An Ankara court on Friday arrested 17 politicians from the pro-Kurdish Peoples’ Democratic Party (HDP), including the co-mayor of the eastern city of Kars, the Arti Gercek news website reported.
The Ankara Chief Public Prosecutor’s Office ordered the detention of Kars Co-mayor Ayhan Bilgen and 81 other politicians on Sept. 25 over their alleged role in protests in Kurdish majority cities against what is seen by many as the Turkish government’s tacit approval of the Kobane siege in 2014, when Islamic State in Iraq and the Levant (ISIL) militants laid a prolonged siege to a Kurdish town in northern Syria.

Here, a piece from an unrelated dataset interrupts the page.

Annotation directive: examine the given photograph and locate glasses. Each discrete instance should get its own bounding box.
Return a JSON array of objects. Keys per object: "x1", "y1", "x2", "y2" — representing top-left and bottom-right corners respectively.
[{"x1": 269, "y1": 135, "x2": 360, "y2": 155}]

Police reportedly detained 20 of the suspects, and the court arrested 17 of them, releasing former HDP deputies Altan Tan and Sırrı Süreyya Önder and HDP member and feminist author Gülfer Akkaya, while former MPs Emine Ayna, Nazmi Gör and Beyza Üstün were arrested.
Ali Ürküt, a member of the Radio and Television Supreme Council (RTÜK), the public media watchdog, holding the post allocated to the HDP due to its seats in parliament, was also among the 17 arrested.

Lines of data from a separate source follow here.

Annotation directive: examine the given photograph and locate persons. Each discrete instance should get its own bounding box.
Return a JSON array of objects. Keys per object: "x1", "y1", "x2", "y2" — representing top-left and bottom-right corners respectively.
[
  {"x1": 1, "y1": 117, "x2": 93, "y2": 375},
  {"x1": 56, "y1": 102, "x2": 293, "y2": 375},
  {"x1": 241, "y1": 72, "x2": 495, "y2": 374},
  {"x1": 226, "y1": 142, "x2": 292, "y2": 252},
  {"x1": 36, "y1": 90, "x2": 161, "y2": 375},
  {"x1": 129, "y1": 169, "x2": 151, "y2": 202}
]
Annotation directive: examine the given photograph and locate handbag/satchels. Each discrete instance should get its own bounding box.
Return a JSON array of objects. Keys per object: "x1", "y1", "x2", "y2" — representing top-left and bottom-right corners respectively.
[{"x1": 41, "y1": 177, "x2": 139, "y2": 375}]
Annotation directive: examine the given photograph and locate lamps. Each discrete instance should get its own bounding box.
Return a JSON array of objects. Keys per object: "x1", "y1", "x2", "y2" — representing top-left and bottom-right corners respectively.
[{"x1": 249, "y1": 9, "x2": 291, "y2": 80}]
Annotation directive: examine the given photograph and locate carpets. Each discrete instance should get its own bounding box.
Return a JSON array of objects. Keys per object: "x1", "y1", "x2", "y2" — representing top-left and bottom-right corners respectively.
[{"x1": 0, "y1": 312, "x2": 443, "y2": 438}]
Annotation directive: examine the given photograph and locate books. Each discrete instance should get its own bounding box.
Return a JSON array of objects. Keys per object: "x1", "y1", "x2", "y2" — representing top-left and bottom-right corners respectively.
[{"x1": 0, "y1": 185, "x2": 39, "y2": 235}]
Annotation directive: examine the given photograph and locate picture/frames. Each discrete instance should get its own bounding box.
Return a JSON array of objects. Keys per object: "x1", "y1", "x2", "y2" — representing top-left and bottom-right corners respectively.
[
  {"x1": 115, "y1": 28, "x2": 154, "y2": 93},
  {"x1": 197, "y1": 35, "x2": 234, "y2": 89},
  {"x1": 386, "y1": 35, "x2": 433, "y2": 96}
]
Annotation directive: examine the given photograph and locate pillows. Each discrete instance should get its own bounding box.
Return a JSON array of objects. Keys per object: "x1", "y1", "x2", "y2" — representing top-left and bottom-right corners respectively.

According to Artı Gerçek the lawyers for the detainees were not allowed into the room where the judge read the arrest decision to their clients. Footage from the courthouse shows a lawyer shouting from a distance, telling clients not to enter the judge’s chambers.
“What they’re doing is unlawful. Don’t go in there. They won’t let your lawyers in,” he was heard saying.
President Recep Tayyip Erdoğan’s Justice and Development Party (AKP) government removed Bilgen from office, appointing a trustee in his stead, raising the number of mayoralties stripped from the HDP to 46 out of 53 the party won in the March 2019 polls.